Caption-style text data
▬▬▬▬▬▬

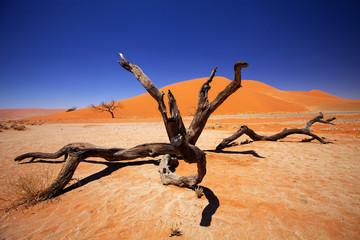 Photo sur Aluminium Bestsellers dry tree Sossusvlei, Namibia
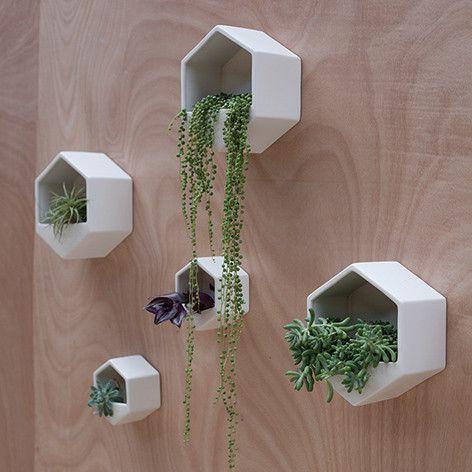 14-diy-ideas-for-your-garden-decoration-3-planters-plants-and-walls-decorative-wall-2 (1).jpg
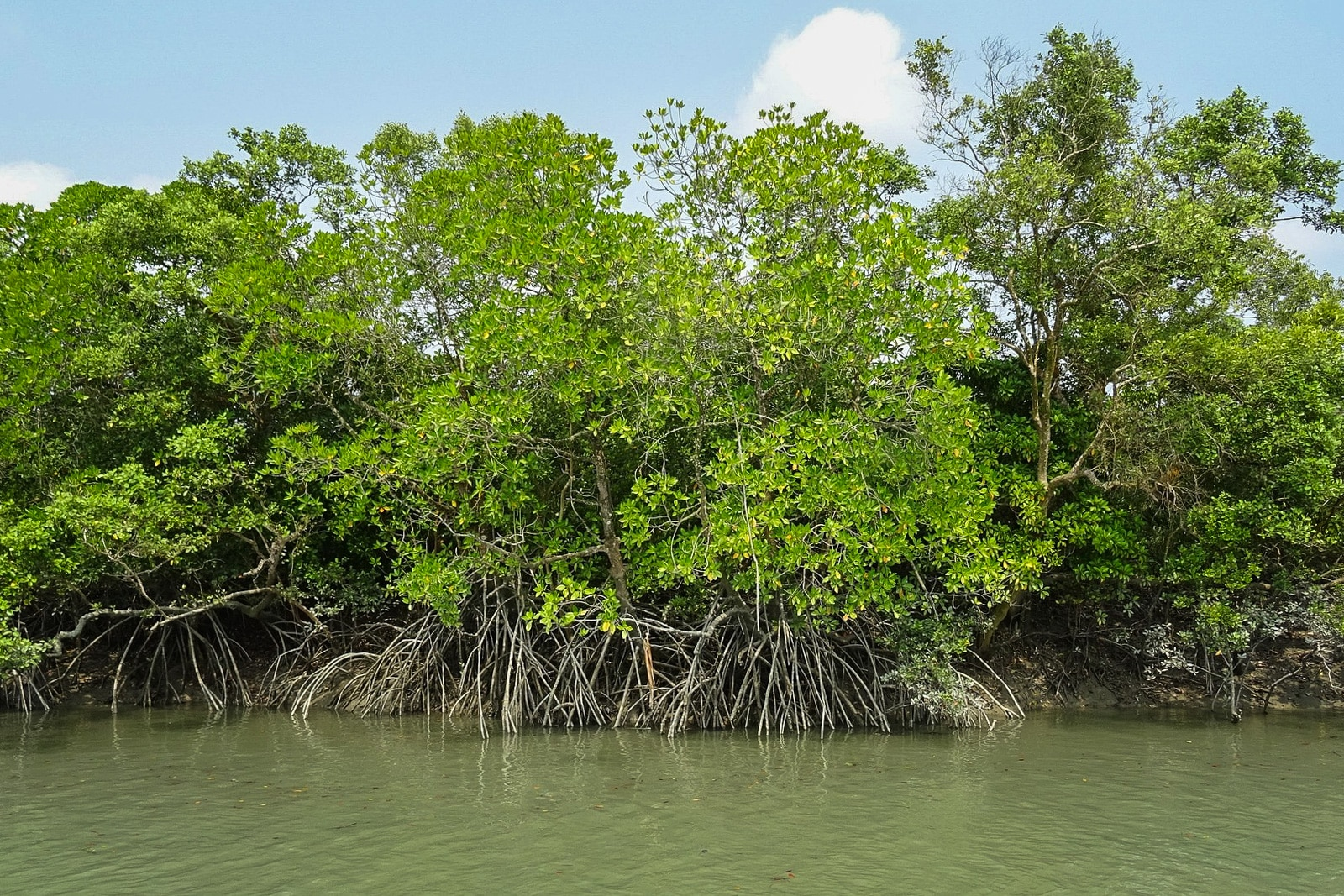 Backpacking Bangladesh travel guide - Sundarbans Mangroves from Pixabay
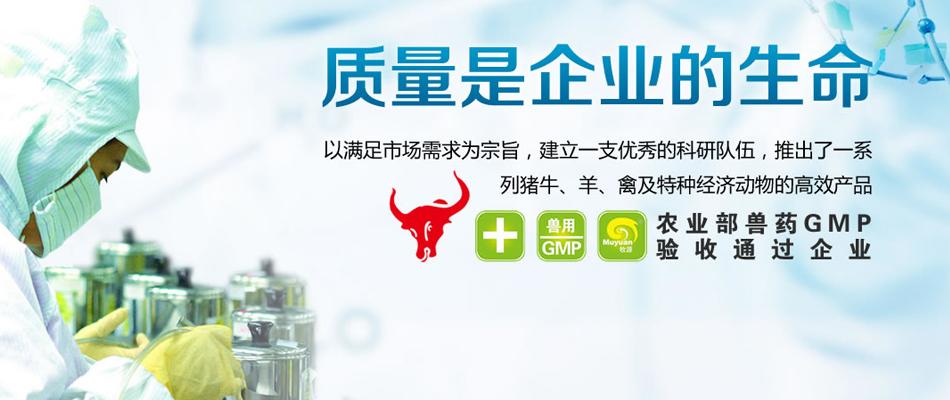 河南正茂生物科技有限公司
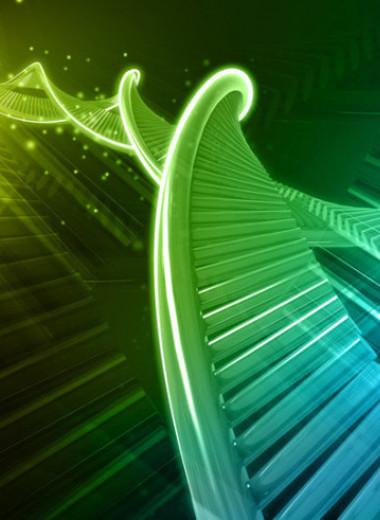 Полусинтетический организм с «лишней» парой оснований в ДНК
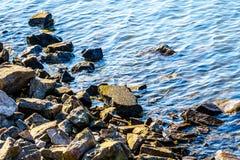 在Matsqui堤的海岸线的岩石沿弗拉塞尔河的在Abbotsford镇和使命之间 免版税库存照片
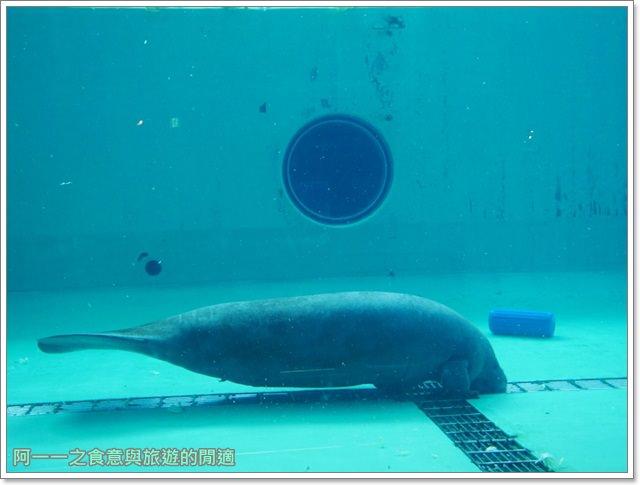 沖繩美麗海水族館.海洋博紀念公園.海豚秀.親子旅遊image065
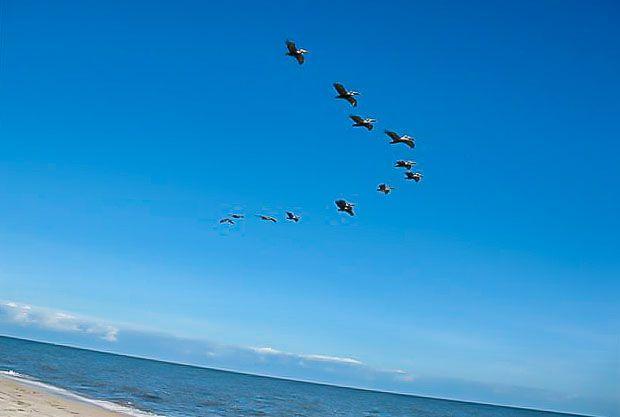 Brown pelicans in flight over alligator point beach - Craigslist okaloosa farm and garden ...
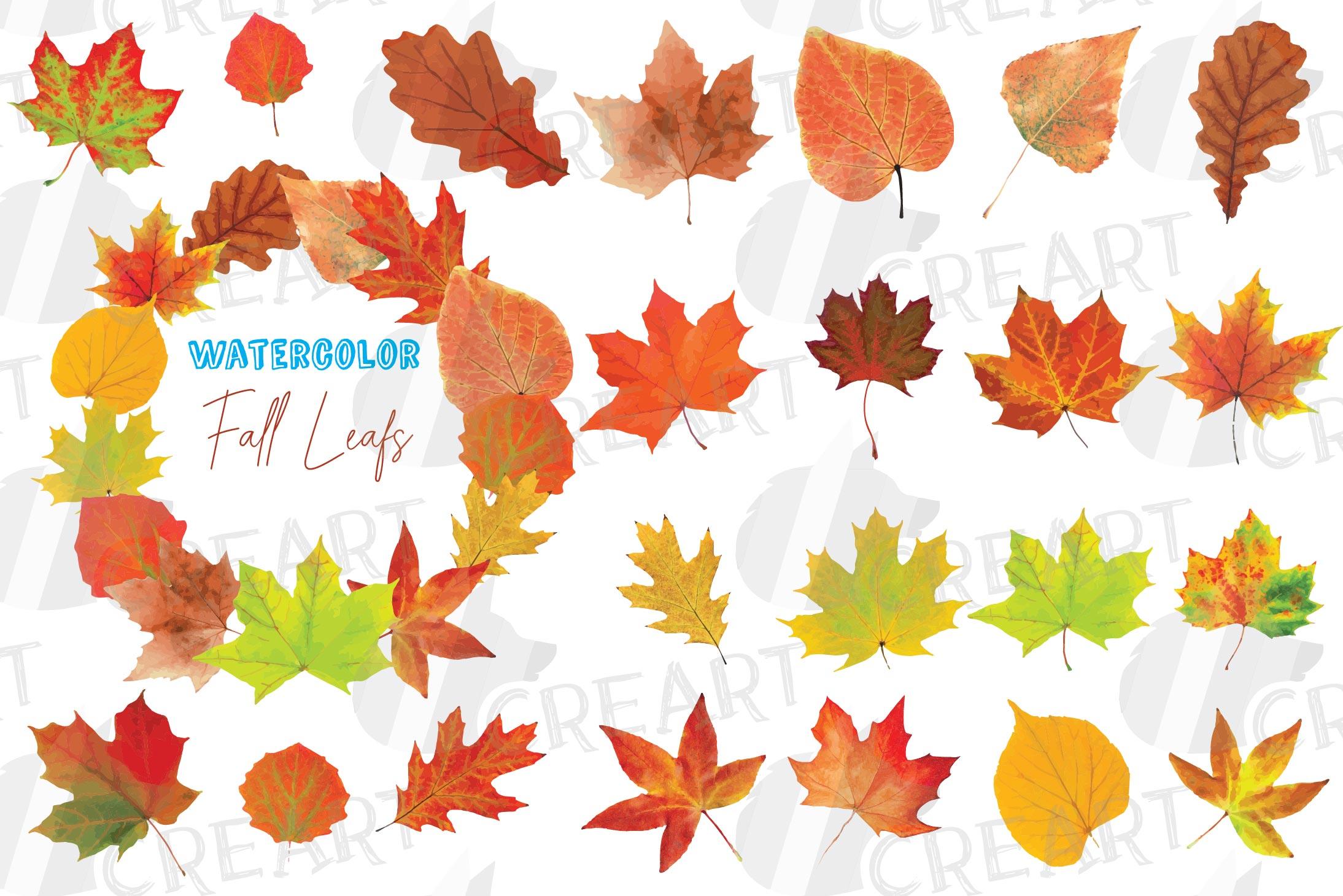 - Autumn Leaves Decor Clip Art. Printable Watercolor Fall Leaf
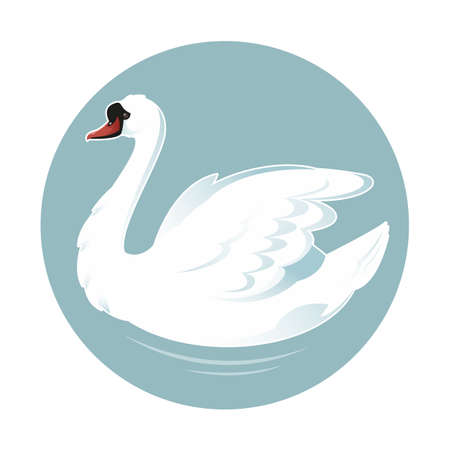 swimming swan: image of an white beautiful swan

▬▬▬▬▬▬

**Exercise details:** Output nothing except the lines from the one containing "Brown pelicans in" through the final line of the entries, repeated exactly and free of pictures.

**Task answer:**
 Brown pelicans in flight over alligator point beach - Craigslist okaloosa farm and garden ...
 - Autumn Leaves Decor Clip Art. Printable Watercolor Fall Leaf
 swimming swan: image of an white beautiful swan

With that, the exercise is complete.